The automotive industry has advertised and sold automatic, electric, smart, connected and digital vehicles. Now, most automotive producers are either testing or involved in tests concerning self-driving vehicles. It’s the next big thing. Experts are certain that the introduction and adoption of fully autonomous cars will occur very soon, but disagree on whether this means in five or ten years’ time.
Moreover, the different artificial intelligence platforms that will substitute human drivers will provide a range of different capabilities, features and even safety guarantees. At first cars, vehicles will be partially independent as, in some cases, they already are, but the end goal is to develop a fully autonomous car that requires no steering wheels and no human attention at all.

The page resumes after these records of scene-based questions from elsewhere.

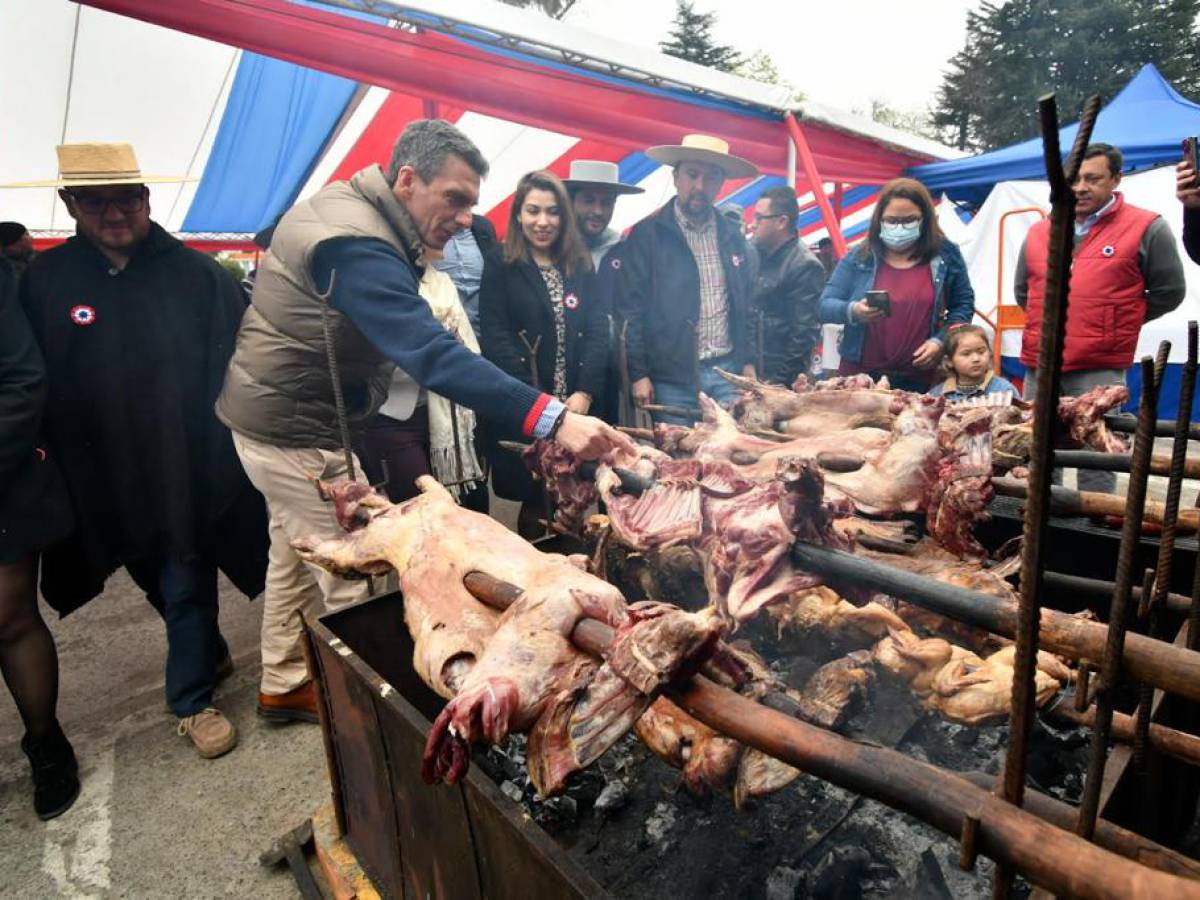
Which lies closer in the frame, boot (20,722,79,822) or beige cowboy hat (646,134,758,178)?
boot (20,722,79,822)

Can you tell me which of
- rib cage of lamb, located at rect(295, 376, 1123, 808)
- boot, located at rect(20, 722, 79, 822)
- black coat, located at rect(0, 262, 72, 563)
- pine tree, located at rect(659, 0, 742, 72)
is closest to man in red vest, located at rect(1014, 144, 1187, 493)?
rib cage of lamb, located at rect(295, 376, 1123, 808)

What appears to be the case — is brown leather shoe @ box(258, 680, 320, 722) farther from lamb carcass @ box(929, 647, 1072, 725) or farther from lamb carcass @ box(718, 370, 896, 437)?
lamb carcass @ box(929, 647, 1072, 725)

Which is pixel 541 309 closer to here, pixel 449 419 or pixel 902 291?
pixel 449 419

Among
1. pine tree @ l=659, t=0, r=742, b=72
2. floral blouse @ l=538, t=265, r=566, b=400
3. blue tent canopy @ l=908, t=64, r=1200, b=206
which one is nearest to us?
floral blouse @ l=538, t=265, r=566, b=400

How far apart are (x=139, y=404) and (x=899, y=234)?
13.8ft

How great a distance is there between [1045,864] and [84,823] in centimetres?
342

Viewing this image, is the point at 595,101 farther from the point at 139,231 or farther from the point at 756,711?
the point at 756,711

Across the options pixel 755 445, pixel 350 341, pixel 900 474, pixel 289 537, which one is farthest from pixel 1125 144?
pixel 289 537

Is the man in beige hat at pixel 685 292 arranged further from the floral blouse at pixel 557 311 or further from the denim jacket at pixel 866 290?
the denim jacket at pixel 866 290

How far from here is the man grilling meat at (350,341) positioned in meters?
2.36

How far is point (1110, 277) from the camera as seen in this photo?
4195mm

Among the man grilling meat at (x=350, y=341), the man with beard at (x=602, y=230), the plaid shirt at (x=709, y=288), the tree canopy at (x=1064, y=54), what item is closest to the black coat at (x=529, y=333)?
the man with beard at (x=602, y=230)

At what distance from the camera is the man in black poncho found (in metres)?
2.77

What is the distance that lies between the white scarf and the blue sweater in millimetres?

When will we know that we have definitively crossed the threshold from smart connected vehicles to fully autonomous vehicles?
What is a Self-Driving Car?
This area of inquiry has been tackled by SAE International, a global association of over 128,000 engineers and technical experts in the aerospace, automotive and commercial-vehicle industries, which has developed a common reference framework of definitions and classifications to harmonize the global ranking of autonomous and semi-autonomous vehicles.
SAE J3016 International Standard
The SAE J3016 International Standard identifies six levels of driving automation from “no automation” to “full automation,” in which levels 0-2 are characterized by the presence of a human driver who must still monitor the driving environment, while levels 3-5 describe a technology in which autonomous artificial intelligence systems are responsible for all driving and monitor activities.
SAE levels are characterised by increasing automation:
SAE Level 0 – No Automation
These are the traditional cars with which we grew up. Humans control all aspects of driving and road monitoring.
SAE Level 1 – Driver Assistance
This where we are today. Humans are still in charge of driving, but a variety of computer systems provide assistance with braking and navigating, as well as, in some cases, advanced steering and acceleration/deceleration features.
SAE Level 2 – Partial Automation
In level 2 systems, vehicle steering and speed are controlled by computerised systems, but human drivers controls all other aspects of driving.
SAE Level 3 – Partial Automation
At this level, vehicles are considered automated driving systems, which independently monitor the driving environment around them. This means that level 3 vehicles make independent decisions. Human drivers are still required, but they only need to monitor driving and take over in case of emergency.
Level 4 – High Automation
SAE describes Level 4 as “driving mode-specific performance by an automated driving system of all aspects of the dynamic driving task, even if a human driver does not respond appropriately to a request to intervene.” At this level, cars are expected to solve emergency situations, too, without human intervention.
Level 5 – Full Automation
At this level, no human control of the vehicle is necessary. This means that the vehicles are fully autonomous and do not require any pedals, steering wheels, or other mechanical control interfaces for human drivers.
Beyond the taxonomy developed by SAE, the future of self-driving cars will depend on the machine learning characteristics of the individual artificial intelligence platforms that operate the vehicles. The safest vehicles will not only be able to rely on big data banks to instantly crunch thousands – maybe millions – of similar cases and make real-time decisions, but will also rely on the vehicle’s own “accrued experiences,” which will continue to recursively feed the artificial intelligence platform.
The Future of Transport
There will come a day when even SAE level five vehicles will appear outdated. And this day may not be that far off. The continuous exponential progress of technology advances by leaps and bounds and we know that true innovation comes in breakthroughs, rather than through gradual steps.
However, the human factor always plays a crucial role in the adoption of all new technology. Governments will be called upon to introduce new legislation addressing driverless vehicles. And how soon will drivers (and passengers) feel comfortable with self-driving cars? Beyond technological know-how, the advent and very definition of driverless vehicles will be expedited or delayed by our own actions, fears and desires.